Measuring the number of crossovers (movements between compartments) demonstrated by the experimental subject towards as well as away from the social partner allowed an assessment of a coefficient of social preference/avoidance [coefficient (%) = (crossovers to the partner – crossovers away from the partner)/(total number of crosses both to and away from the partner) × 100]. Positive values of the coefficient reflected social preference, whereas negative values defined social avoidance (Varlinskaya et al., 1999), with high positive values being an index of low social anxiety-like behavior and low positive values reflecting elevated levels of anxiety-like behavior under social circumstances (Doremus-Fitzwater et al., 2009; Varlinskaya et al., 2010; Varlinskaya et al., 2013).

2.5. Social Drinking

Ethanol intake was assessed using a novel social drinking paradigm whereby animals in each housing group of five same-sex littermates were given simultaneous access to ethanol away from the home cage. Each housing group was given access to 2 bottles containing 10% ethanol in “supersac” solution (3% sucrose + 0.125% saccharin, see Ji et al., 2008) in a novel cage for a 30-min drinking session every day from P37 to P40 (four sessions, one session daily), since our preliminary findings demonstrated that adolescent drinking occurred predominantly during the first 15 minutes of a drinking session.
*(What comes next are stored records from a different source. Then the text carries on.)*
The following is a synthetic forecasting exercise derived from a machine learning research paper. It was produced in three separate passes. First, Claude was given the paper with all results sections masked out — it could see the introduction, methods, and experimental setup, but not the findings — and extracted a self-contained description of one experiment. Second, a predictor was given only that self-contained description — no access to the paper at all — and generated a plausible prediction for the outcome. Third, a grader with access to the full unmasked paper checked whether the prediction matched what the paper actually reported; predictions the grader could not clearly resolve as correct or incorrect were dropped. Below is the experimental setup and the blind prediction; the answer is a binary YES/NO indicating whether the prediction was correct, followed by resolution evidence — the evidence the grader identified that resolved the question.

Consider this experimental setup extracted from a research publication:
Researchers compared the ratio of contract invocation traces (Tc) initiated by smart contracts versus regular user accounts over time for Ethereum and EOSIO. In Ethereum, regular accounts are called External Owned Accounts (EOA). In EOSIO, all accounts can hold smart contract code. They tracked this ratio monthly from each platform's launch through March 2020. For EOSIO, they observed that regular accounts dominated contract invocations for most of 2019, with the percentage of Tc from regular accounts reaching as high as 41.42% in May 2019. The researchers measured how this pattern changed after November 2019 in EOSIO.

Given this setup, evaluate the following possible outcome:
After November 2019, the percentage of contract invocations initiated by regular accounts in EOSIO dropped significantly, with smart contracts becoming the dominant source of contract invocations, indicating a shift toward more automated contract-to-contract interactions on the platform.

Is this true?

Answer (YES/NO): YES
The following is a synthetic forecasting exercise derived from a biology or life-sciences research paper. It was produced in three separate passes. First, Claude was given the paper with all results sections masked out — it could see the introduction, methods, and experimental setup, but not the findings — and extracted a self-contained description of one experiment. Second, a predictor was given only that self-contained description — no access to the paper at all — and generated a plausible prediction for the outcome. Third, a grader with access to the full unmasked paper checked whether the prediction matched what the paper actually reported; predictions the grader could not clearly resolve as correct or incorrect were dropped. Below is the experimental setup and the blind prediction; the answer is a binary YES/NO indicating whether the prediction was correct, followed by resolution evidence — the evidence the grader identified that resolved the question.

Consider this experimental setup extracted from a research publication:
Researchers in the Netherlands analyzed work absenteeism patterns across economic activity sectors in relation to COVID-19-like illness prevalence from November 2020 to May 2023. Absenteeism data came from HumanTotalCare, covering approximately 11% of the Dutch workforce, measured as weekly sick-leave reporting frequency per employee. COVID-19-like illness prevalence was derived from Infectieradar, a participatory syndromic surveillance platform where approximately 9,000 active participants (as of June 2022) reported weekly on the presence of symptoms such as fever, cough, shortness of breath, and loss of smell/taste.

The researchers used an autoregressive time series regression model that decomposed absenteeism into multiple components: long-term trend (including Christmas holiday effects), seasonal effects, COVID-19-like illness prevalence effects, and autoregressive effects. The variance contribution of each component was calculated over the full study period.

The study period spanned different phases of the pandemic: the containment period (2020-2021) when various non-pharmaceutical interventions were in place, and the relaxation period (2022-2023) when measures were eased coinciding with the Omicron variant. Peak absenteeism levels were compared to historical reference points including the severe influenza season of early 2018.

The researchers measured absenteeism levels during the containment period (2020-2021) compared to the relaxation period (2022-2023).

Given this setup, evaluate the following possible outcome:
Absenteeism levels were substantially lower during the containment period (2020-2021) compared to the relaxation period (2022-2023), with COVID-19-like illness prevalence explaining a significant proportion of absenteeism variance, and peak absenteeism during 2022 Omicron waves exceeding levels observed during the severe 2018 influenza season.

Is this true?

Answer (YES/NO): NO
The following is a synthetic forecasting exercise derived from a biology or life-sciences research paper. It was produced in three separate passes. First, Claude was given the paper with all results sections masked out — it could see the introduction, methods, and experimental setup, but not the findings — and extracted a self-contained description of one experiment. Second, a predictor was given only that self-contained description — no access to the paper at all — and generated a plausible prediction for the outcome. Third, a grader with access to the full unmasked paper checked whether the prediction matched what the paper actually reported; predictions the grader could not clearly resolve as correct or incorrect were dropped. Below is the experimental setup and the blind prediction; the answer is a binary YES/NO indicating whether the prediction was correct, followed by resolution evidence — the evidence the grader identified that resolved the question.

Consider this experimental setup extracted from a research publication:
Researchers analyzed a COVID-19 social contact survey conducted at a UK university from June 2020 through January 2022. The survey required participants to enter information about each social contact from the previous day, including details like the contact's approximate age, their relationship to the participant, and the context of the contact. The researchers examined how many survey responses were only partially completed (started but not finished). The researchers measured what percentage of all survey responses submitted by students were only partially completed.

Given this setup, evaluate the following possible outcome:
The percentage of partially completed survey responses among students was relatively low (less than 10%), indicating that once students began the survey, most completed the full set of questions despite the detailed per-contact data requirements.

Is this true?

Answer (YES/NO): NO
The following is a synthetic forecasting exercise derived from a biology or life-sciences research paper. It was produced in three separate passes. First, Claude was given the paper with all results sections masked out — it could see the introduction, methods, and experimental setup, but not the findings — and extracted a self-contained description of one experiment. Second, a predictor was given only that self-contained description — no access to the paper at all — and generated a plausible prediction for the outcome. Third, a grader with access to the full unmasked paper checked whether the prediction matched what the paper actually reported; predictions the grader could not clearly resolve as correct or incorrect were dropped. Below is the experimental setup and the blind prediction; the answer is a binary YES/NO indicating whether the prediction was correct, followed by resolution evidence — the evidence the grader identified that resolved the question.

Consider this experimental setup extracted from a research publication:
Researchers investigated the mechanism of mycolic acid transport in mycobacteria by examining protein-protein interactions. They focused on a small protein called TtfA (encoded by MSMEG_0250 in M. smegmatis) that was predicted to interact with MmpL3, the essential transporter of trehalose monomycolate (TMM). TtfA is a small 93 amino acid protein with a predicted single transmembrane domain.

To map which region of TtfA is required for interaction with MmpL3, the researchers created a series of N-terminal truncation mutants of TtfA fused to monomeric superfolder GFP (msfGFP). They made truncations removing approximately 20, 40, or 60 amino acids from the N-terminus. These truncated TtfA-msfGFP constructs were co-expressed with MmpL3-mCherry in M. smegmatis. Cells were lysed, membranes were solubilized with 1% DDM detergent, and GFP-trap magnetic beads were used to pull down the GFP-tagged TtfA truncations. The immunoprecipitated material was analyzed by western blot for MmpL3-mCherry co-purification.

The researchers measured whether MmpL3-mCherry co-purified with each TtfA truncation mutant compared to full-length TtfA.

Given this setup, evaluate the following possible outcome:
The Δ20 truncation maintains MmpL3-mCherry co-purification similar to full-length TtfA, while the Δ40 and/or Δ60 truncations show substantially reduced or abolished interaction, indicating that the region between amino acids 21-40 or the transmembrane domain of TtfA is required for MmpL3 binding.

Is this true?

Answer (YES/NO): NO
Only four drinking sessions were employed, given that long-lasting ethanol exposure during adolescence can alter social activity and anxiety-like behavior, at least in male subjects (Varlinskaya et al., 2014), with these alterations markedly complicating assessment of social contributors to ethanol intake. Experimental animals were not food or water deprived. Each animal in a group had an individual and distinguishable mark on its head or body made by a permanent marker that allowed later estimation of individual intake of each animal in the group from the video recording of each drinking session. Drinking behavior was characterized by the animal standing on its hind limbs and grasping the drinking tube with its forepaws, and by repetitive, regular small movements of the head up and down. This drinking behavior was distinct and readily distinguishable from brief investigation or sniffing of the drinking tube. Determination of total ethanol consumption per session (i.e., g of ethanol ingested by all cage-mates) and time each rat spent drinking, as assessed by video records of the social drinking session, was used to calculate g/kg ethanol intake for each individual animal using the following formula: (individual g/kg intake = g of ethanol consumed by the group/sum of the time spent drinking by all animals × time for an individual animal/body weight of respective animal). Our preliminary study demonstrated a significant correlation between time spent drinking and volume of ethanol solution consumed in individually tested adolescent male (r=0.92, p =0.0007) and female (r=0.90, p=0.0003), therefore confirming that time spent drinking is a reliable measure for assessment of ethanol intake.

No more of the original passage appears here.